◆ **Short problem**:
Copy the listing below word for word.

◆ **Listing**:
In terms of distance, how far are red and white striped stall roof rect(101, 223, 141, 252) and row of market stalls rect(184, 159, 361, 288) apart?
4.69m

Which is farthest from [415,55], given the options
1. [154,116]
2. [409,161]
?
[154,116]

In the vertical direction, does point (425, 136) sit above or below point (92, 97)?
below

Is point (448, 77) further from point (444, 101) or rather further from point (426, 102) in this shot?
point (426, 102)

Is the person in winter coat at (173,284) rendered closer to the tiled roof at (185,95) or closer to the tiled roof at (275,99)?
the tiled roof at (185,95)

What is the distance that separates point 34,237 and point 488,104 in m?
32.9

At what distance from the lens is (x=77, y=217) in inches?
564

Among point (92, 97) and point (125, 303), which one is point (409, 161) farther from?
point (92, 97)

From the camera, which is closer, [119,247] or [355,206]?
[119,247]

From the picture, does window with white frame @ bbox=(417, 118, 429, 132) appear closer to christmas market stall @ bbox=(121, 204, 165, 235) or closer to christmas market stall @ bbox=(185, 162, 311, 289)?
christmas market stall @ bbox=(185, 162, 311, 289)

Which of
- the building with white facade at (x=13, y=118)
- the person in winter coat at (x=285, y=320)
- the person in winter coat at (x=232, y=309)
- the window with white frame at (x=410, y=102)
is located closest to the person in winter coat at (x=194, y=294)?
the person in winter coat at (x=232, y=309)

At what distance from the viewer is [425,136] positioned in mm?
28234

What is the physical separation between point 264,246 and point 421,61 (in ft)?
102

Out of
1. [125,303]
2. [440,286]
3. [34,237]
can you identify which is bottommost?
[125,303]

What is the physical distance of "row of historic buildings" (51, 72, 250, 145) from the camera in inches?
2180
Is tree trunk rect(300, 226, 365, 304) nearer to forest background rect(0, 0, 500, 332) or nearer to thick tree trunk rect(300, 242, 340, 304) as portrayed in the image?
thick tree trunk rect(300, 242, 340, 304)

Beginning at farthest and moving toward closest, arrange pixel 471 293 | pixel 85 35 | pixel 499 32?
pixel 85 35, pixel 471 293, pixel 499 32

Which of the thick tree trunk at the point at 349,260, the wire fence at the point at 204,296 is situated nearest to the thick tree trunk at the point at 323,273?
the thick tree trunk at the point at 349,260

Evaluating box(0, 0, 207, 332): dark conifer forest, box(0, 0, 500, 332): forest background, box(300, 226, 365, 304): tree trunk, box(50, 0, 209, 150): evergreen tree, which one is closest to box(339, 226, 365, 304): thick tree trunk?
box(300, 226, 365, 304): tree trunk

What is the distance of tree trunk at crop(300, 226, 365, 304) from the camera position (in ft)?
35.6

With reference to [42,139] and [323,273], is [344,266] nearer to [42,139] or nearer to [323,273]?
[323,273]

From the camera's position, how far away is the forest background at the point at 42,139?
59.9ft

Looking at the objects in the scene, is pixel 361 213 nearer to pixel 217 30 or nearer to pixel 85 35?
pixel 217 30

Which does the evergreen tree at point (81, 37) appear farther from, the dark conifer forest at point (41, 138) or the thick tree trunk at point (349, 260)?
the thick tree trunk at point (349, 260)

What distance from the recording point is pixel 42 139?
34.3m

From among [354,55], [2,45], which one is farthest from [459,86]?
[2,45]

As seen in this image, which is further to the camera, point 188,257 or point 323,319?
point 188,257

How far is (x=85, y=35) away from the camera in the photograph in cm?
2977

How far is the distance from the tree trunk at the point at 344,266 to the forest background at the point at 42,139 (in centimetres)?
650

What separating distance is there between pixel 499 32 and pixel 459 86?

◆ **Full response**:
In terms of distance, how far are red and white striped stall roof rect(101, 223, 141, 252) and row of market stalls rect(184, 159, 361, 288) apart?
4.69m

Which is farthest from [415,55], given the options
1. [154,116]
2. [409,161]
?
[154,116]

In the vertical direction, does point (425, 136) sit above or below point (92, 97)?
below

Is point (448, 77) further from point (444, 101) or rather further from point (426, 102) in this shot?
point (426, 102)

Is the person in winter coat at (173,284) rendered closer to the tiled roof at (185,95) or closer to the tiled roof at (275,99)?
the tiled roof at (185,95)

What is the distance that separates point 34,237 and point 488,104 in m?
32.9

At what distance from the lens is (x=77, y=217) in inches?
564

Among point (92, 97) and point (125, 303), which one is point (409, 161) farther from?
point (92, 97)

From the camera, which is closer, [119,247] or [355,206]?
[119,247]

From the picture, does window with white frame @ bbox=(417, 118, 429, 132) appear closer to christmas market stall @ bbox=(121, 204, 165, 235) or closer to christmas market stall @ bbox=(185, 162, 311, 289)?
christmas market stall @ bbox=(185, 162, 311, 289)

Which of
- the building with white facade at (x=13, y=118)
- the person in winter coat at (x=285, y=320)
- the person in winter coat at (x=232, y=309)
- the window with white frame at (x=410, y=102)
is located closest to the person in winter coat at (x=194, y=294)?
the person in winter coat at (x=232, y=309)

At what distance from the viewer is [425,136] positioned in mm?
28234

What is the physical separation between point 264,246 and point 421,61 (in ft)?
102

Out of
1. [125,303]
2. [440,286]
3. [34,237]
can you identify which is bottommost?
[125,303]

What is the physical distance of "row of historic buildings" (51, 72, 250, 145) from the camera in inches?
2180
Is tree trunk rect(300, 226, 365, 304) nearer to forest background rect(0, 0, 500, 332) or nearer to thick tree trunk rect(300, 242, 340, 304) as portrayed in the image?
thick tree trunk rect(300, 242, 340, 304)

Beginning at farthest and moving toward closest, arrange pixel 471 293 | pixel 85 35 | pixel 499 32?
pixel 85 35, pixel 471 293, pixel 499 32

Which of the thick tree trunk at the point at 349,260, the wire fence at the point at 204,296 is situated nearest to the thick tree trunk at the point at 323,273?
the thick tree trunk at the point at 349,260

Evaluating box(0, 0, 207, 332): dark conifer forest, box(0, 0, 500, 332): forest background, box(300, 226, 365, 304): tree trunk, box(50, 0, 209, 150): evergreen tree, which one is closest to box(339, 226, 365, 304): thick tree trunk?
box(300, 226, 365, 304): tree trunk

What is the distance of tree trunk at crop(300, 226, 365, 304) from the camera position (in ft)?
35.6

With reference to [42,139] and [323,273], is [344,266] nearer to [42,139] or nearer to [323,273]?
[323,273]

From the camera's position, how far away is the forest background at the point at 42,139?
59.9ft

Looking at the objects in the scene, is pixel 361 213 nearer to pixel 217 30 or nearer to pixel 85 35?
pixel 217 30

Which does the evergreen tree at point (81, 37) appear farther from, the dark conifer forest at point (41, 138) or the thick tree trunk at point (349, 260)?
the thick tree trunk at point (349, 260)

What distance from the recording point is pixel 42 139?
34.3m

From among [354,55], [2,45], which one is farthest from [459,86]?
[2,45]

As seen in this image, which is further to the camera, point 188,257 or point 323,319?
point 188,257

How far is (x=85, y=35) away from the camera in the photograph in cm?
2977

How far is the distance from the tree trunk at the point at 344,266 to the forest background at the point at 42,139 (in centimetres)?
650

What separating distance is there between pixel 499 32 and pixel 459 86?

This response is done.